Barb Fici has been healthy. But one of the reasons employers often stop providing retiree health insurance is because of fear they'll have to pay out on a major claim such as a heart attack or cancer. As an incentive to keep covering these retirees, the federal health care law will reimburse employers for a chunk of these higher claims.
U.S. Commerce Secretary Gary Locke said on a recent web chat that the federal government will reimburse employers 80 percent of an early retiree's claims between $15,000 and $90,000.
"This government program of $5 billion will cover those extra costs above and beyond the normal costs, and that will keep the premiums low for that company," said Locke.
An early retiree under this program is someone aged 55 to 65, or the point they qualify for Medicare. The question is whether reimbursement for those claims is enough of a carrot to induce employers to continue offering coverage for their early retirees.
Economist Paul Fronstin, who directs the non-partisan Employee Benefit Research Institute, says it probably is.
"Because it's a pretty generous subsidy. Eighty percent of very high expenses is a lot of money," said Fronstin. "It's hard to believe that employers will leave money on the table, even if it costs them something to get that money."
Barb Fici is one of about 970 early retirees that Hennepin County provides with health insurance. County Administrator Richard Johnson says it's hard to know how much the federal reimbursement program will save the county, but it'll definitely apply for the funds.
"We're waiting to see what the rules are.
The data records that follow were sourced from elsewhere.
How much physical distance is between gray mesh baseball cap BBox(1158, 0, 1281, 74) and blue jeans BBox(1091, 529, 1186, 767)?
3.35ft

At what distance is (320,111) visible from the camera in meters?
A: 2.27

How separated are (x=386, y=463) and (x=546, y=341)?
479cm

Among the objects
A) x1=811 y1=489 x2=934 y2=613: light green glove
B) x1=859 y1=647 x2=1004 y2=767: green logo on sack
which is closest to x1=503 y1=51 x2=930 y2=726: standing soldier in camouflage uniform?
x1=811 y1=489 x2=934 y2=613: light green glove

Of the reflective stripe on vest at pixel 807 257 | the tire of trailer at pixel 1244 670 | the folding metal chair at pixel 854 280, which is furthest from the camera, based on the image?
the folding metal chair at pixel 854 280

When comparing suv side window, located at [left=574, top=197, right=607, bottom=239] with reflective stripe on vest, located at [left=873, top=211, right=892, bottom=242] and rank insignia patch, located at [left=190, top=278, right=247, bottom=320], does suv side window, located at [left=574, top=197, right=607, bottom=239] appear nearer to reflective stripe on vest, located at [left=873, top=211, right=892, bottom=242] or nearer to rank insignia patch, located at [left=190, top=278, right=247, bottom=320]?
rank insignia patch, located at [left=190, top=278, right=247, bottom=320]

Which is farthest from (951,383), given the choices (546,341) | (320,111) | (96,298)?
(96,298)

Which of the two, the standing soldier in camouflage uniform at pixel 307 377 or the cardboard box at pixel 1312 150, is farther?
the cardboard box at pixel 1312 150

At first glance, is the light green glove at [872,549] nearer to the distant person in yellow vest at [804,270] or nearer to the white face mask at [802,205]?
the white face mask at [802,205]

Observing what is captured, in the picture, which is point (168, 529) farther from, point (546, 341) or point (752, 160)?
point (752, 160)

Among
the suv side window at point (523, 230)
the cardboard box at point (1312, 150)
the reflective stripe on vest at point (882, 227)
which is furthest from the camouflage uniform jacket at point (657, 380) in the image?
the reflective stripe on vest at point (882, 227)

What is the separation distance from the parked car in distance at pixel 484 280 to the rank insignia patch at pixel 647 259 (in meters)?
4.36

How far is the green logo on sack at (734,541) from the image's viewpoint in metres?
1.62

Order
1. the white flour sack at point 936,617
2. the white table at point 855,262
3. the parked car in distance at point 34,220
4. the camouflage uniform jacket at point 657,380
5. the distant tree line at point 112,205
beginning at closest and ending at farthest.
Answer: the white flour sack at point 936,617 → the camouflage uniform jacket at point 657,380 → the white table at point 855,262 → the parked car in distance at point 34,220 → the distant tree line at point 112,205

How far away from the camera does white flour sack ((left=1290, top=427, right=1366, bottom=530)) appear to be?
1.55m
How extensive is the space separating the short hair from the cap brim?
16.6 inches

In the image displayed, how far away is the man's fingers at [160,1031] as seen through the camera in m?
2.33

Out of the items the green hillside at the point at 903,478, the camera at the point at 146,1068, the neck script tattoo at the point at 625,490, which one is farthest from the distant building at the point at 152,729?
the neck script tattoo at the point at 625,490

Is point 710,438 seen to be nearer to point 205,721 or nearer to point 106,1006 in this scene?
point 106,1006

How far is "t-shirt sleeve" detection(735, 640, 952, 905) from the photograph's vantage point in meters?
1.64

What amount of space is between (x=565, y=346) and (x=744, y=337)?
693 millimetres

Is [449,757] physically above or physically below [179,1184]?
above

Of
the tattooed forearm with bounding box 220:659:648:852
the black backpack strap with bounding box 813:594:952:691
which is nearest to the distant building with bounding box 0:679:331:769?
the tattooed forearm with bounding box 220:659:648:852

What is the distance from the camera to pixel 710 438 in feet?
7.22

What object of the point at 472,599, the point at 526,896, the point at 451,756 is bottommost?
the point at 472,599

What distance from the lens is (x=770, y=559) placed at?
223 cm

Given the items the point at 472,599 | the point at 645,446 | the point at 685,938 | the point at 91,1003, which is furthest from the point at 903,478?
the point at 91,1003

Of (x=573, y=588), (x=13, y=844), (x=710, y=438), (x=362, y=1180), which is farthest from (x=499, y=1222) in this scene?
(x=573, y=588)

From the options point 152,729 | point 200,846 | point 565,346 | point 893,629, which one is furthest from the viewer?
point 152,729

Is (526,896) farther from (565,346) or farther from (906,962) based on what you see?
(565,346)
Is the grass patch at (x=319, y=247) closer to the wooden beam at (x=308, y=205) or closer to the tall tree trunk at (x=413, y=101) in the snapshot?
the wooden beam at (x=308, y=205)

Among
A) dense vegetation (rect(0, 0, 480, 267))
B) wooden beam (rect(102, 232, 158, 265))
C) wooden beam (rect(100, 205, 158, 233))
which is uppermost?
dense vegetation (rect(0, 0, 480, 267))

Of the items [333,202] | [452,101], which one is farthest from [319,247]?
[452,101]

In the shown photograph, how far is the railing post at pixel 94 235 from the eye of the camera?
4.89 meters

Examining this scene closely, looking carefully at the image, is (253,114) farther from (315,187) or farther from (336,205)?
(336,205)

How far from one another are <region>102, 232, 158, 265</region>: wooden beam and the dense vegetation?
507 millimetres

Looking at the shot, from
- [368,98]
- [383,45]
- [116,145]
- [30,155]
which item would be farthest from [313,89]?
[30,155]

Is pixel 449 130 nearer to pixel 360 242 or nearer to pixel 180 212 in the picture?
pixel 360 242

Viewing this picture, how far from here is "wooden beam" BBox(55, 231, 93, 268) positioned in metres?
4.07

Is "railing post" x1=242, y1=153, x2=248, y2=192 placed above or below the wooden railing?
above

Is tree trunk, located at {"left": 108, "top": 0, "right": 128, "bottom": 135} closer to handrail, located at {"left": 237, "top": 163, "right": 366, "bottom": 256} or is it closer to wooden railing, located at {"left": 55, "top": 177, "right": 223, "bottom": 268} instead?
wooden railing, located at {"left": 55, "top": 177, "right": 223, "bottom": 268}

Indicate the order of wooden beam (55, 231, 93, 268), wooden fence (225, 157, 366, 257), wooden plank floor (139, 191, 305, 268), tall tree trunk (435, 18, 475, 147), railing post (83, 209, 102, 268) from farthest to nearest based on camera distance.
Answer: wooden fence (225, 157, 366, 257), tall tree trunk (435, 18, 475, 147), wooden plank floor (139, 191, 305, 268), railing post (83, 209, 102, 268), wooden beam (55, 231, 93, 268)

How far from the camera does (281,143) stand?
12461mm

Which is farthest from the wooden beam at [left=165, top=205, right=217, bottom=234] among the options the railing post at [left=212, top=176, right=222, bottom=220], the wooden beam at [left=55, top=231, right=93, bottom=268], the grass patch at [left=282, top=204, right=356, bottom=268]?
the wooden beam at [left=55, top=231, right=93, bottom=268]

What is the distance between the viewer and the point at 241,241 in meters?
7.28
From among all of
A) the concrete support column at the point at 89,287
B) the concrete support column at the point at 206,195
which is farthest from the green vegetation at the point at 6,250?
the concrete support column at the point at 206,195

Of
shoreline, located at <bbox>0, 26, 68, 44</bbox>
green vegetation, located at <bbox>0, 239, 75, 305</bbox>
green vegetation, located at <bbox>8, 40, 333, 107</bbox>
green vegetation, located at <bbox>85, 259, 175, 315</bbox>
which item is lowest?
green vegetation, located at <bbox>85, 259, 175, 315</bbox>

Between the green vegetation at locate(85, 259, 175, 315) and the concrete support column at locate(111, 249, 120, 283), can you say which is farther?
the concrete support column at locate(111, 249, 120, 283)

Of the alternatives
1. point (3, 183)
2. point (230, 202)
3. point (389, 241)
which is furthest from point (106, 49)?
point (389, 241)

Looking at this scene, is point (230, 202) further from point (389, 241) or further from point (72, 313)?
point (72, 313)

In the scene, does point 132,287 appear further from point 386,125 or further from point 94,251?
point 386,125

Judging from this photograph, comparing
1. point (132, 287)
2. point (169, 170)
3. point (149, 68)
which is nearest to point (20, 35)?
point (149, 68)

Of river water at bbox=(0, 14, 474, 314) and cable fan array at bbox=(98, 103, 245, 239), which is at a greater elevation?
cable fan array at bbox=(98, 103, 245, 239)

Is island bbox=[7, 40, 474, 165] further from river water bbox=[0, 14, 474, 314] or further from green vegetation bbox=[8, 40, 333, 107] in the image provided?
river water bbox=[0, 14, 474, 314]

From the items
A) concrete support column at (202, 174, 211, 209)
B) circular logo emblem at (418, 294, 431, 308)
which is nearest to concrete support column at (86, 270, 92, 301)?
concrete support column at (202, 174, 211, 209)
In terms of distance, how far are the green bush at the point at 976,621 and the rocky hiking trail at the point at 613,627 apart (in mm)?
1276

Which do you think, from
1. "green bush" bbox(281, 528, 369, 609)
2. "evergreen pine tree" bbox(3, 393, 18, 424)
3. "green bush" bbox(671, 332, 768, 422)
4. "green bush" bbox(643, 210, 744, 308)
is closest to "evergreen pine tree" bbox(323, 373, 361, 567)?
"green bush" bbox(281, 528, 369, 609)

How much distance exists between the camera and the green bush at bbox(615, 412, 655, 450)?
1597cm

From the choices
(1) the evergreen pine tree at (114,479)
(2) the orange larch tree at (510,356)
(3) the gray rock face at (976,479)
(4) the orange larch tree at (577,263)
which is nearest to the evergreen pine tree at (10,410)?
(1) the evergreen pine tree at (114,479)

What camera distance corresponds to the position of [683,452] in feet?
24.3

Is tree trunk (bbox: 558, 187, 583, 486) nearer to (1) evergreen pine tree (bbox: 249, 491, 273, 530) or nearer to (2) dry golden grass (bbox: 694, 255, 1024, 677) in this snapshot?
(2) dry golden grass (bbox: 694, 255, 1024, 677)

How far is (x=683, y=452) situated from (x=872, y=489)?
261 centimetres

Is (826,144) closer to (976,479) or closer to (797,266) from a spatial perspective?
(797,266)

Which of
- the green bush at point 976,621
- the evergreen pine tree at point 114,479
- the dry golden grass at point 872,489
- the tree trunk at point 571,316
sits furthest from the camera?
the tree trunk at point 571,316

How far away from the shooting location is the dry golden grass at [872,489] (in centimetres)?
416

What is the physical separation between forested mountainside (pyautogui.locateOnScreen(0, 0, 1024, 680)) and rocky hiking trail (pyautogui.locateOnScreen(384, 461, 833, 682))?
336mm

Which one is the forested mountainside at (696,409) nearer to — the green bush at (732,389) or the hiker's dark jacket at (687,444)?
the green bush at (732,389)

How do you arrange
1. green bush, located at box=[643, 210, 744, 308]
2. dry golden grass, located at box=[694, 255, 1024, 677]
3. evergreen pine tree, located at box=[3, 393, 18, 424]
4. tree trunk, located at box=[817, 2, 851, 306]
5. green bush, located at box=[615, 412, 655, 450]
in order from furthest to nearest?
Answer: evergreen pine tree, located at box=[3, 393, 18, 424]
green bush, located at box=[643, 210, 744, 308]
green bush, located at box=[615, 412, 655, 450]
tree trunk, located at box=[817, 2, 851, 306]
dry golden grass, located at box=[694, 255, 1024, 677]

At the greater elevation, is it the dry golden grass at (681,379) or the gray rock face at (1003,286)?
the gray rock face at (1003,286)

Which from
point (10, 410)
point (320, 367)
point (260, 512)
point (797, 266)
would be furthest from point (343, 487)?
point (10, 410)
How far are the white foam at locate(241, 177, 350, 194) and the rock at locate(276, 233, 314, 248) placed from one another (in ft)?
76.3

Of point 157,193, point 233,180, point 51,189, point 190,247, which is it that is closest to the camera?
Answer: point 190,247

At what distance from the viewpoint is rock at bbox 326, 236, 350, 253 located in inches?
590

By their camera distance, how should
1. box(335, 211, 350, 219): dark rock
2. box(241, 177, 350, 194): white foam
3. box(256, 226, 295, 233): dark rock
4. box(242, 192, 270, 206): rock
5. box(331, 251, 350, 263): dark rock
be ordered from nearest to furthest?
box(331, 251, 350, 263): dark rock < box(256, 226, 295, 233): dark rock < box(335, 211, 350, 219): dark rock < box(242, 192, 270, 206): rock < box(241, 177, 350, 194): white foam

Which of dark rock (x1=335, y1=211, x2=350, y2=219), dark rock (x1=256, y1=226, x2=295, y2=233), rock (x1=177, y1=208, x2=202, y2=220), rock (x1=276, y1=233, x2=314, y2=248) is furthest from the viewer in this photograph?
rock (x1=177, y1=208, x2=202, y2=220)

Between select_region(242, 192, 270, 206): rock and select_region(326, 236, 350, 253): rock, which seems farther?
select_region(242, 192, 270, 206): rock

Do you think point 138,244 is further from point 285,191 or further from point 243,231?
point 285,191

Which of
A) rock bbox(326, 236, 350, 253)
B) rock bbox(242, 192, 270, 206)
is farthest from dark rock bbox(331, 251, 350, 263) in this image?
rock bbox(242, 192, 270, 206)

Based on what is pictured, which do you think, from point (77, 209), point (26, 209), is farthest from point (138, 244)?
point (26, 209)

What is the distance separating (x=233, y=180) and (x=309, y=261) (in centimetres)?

They have not been published yet, but we would certainly pursue it," said Johnson. "I'm not sure it's a lot of money for us, but in these challenging times and limited resources, I think it's something we'll take advantage of."
There's doubt about whether the $5 billion will be enough to last until 2014. If a former employer provides insurance to retirees and their dependents, the law will reimburse employers 80 percent of those dependents' higher claims as well. It's hard to predict how many people that will include, and what kinds of claims.
Probably more telling, the Department of Health and Human Services put out a recent memo that said, "Because funding for this program is limited, we expect more requests for reimbursement than there are funds to pay the requests."